### Work instructions
Continue the forum thread about how often a UK citizen can visit the US on a 90-day visa, starting right after its last sentence.

### Document section

---+---

# How many times can one travel on a 90 day tourist visa to US per year?



## S1980

Hello,

I am in need of some advice!
I am a UK citizen who is just about to set up a design business allowing me to work remotely- and I have a guaranteed year of work with one european client. My girlfriend lives in the US and I would like to take advantage of my flexible work situation and spend as much time as possible with her.... I was wondering how many times one can use the 90 day tourist visa per year? I will need to fly back to Europe to work with clients every couple of months for a couple of weeks anyway to make sufficient money to support myself whilst staying with her in the US... 
Will it help if I always try and stay a month in Europe between entering the US again for another 60 -90 days?...This way I could prove that I have earned my money outside to support the next "vacation" in the US. How many times before this story will become problematic? i know that it is ultimately up to the Border Officer.....

Ultimately I want to settle down and marry with her in the next couple of years, but not right away.

Any advice would be greatly appreciated!
Many thanks!


----------



## Fatbrit

S1980 said:


> Any advice would be greatly appreciated!
> Many thanks!


There's no written number of times you can use the VWP in any year. However, you cannot live here on it. As soon as the CBP officer decides you're living here, the game's over. Nobody has a crystal ball....but I wouldn't give your current plan even a year before you come a cropper.

---+---

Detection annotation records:
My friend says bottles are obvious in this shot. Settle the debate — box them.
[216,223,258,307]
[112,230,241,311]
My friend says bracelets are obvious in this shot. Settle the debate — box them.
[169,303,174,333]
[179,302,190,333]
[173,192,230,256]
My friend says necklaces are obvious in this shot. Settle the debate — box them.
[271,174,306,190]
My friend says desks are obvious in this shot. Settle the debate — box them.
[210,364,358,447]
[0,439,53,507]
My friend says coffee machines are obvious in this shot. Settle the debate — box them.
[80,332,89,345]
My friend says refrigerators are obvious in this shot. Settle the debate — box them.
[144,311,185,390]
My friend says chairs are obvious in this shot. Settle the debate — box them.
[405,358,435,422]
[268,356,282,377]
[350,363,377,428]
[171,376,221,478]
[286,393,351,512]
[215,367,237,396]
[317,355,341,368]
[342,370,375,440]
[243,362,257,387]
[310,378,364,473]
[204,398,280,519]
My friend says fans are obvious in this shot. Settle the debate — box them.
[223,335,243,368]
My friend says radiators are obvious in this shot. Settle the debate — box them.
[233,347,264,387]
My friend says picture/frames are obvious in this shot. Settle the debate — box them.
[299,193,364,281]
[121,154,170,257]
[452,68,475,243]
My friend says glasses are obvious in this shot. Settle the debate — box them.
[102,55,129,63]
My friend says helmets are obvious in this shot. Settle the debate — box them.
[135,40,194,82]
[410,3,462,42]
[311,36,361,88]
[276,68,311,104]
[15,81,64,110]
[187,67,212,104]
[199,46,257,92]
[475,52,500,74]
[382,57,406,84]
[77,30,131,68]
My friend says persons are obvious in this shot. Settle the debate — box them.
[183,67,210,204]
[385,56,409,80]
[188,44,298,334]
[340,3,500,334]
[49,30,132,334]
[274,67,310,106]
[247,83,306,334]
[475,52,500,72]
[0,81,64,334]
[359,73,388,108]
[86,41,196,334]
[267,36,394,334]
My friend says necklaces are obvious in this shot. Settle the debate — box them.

---+---

### Exercise result
----------



## S1980

Fatbrit said:


> There's no written number of times you can use the VWP in any year. However, you cannot live here on it. As soon as the CBP officer decides you're living here, the game's over. Nobody has a crystal ball....but I wouldn't give your current plan even a year before you come a cropper.


Hi,

Thanks for the feedback... My intention is to use the VWP two or max three times and then file for a fiancee K1 visa.... 

Would it be risky to mention my girlfriend when asked the purpose of visit? Is the best "story" that I am working in Europe during the 1 month gap between visits?.....Basically, in your opinion what is the best thing to say in the unfortunate scenario that I am questioned/ or they are skeptical of my reasons for staying so long?....

Also, in the event that I am refused VWP entry - would this make a fiancee/ spouse application very difficult in the future??
Thanks again!


----------



## HeadBack

S1980 said:


> Hi,
> 
> Thanks for the feedback... My intention is to use the VWP two or max three times and then file for a fiancee K1 visa....
> 
> Would it be risky to mention my girlfriend when asked the purpose of visit? Is the best "story" that I am working in Europe during the 1 month gap between visits?.....Basically, in your opinion what is the best thing to say in the unfortunate scenario that I am questioned/ or they are skeptical of my reasons for staying so long?....
> 
> Also, in the event that I am refused VWP entry - would this make a fiancee/ spouse application very difficult in the future??
> Thanks again!


--------------------------
Interesting scenario!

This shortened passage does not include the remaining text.